## PROVIDED ENTRIES
============

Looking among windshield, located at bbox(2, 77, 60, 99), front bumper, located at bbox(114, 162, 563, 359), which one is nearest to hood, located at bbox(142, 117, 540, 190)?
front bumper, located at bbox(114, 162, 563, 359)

============

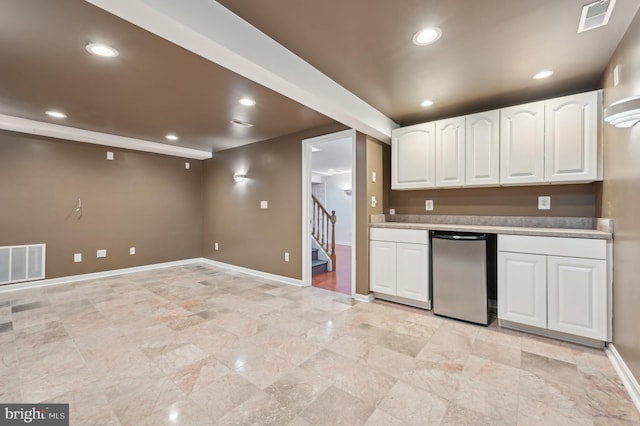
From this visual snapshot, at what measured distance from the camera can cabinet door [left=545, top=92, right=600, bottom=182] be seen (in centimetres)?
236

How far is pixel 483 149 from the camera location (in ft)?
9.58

============

## TO BE DONE
How many lines in the items above contain the string "bbox"? Reply with the number alone.

## RESULT OF THE TASK
2